• _What is asked_
Pull out every line in the rows below that contains the word "distance", and copy each one unchanged.

## BEGIN Task material

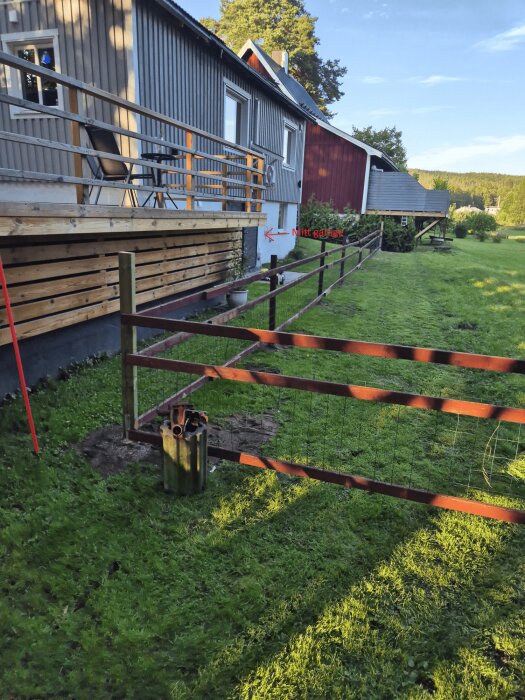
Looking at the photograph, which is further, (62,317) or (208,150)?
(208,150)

## END Task material
## BEGIN Task material

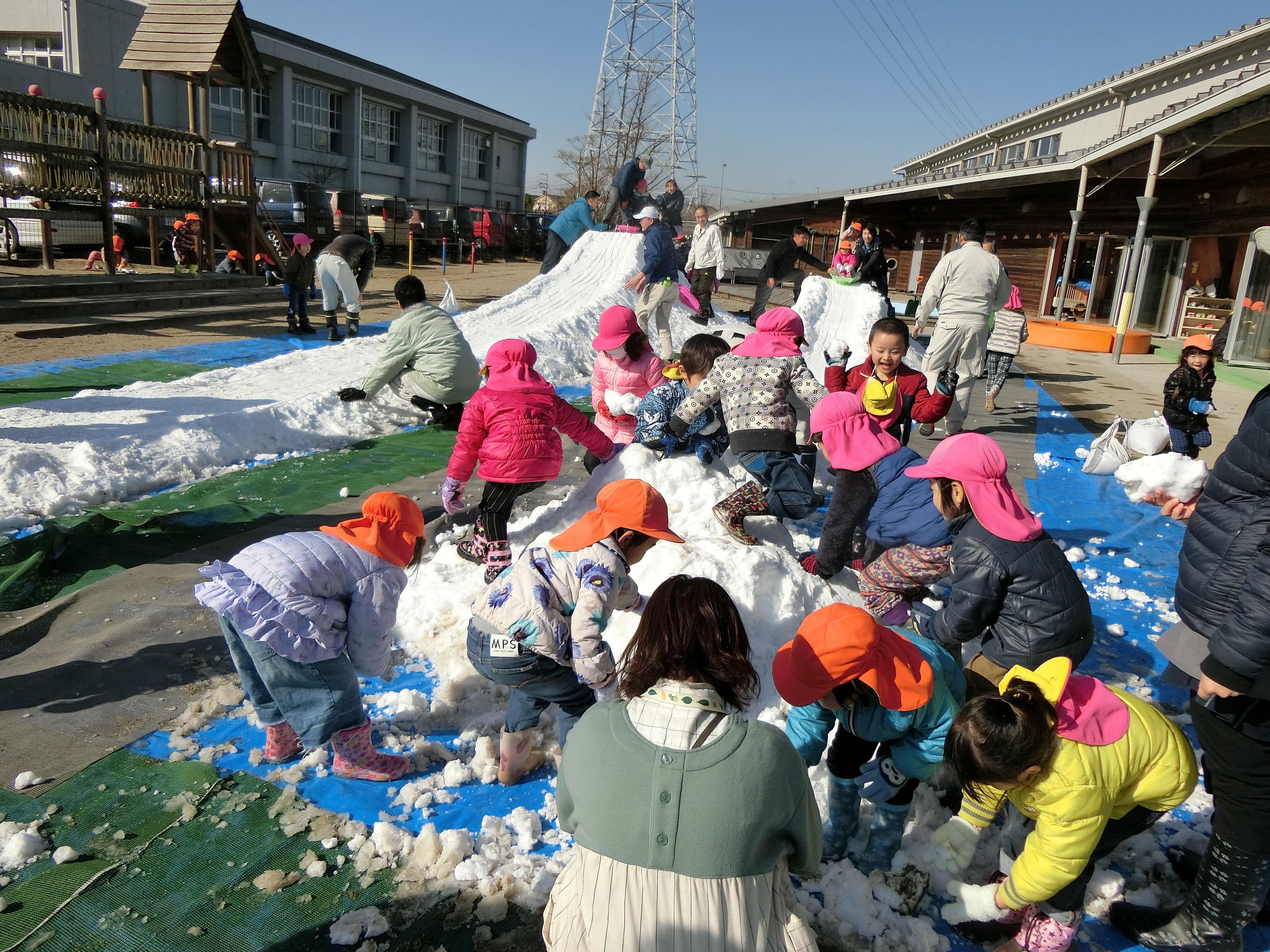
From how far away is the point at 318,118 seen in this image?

## END Task material
## BEGIN Task material

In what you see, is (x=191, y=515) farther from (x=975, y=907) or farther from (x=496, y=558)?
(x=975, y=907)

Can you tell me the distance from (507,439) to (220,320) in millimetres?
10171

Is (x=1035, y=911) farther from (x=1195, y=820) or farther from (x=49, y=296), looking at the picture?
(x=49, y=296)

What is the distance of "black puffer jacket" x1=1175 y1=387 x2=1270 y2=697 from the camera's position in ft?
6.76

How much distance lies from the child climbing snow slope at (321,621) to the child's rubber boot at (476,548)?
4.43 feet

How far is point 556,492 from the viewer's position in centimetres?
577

## END Task material

• _Answer to this task_
Can you tell me the distance from (507,439) to (220,320) in millimetres?
What is the distance of "black puffer jacket" x1=1175 y1=387 x2=1270 y2=697 from the camera's position in ft?
How much distance lies from the child climbing snow slope at (321,621) to the child's rubber boot at (476,548)?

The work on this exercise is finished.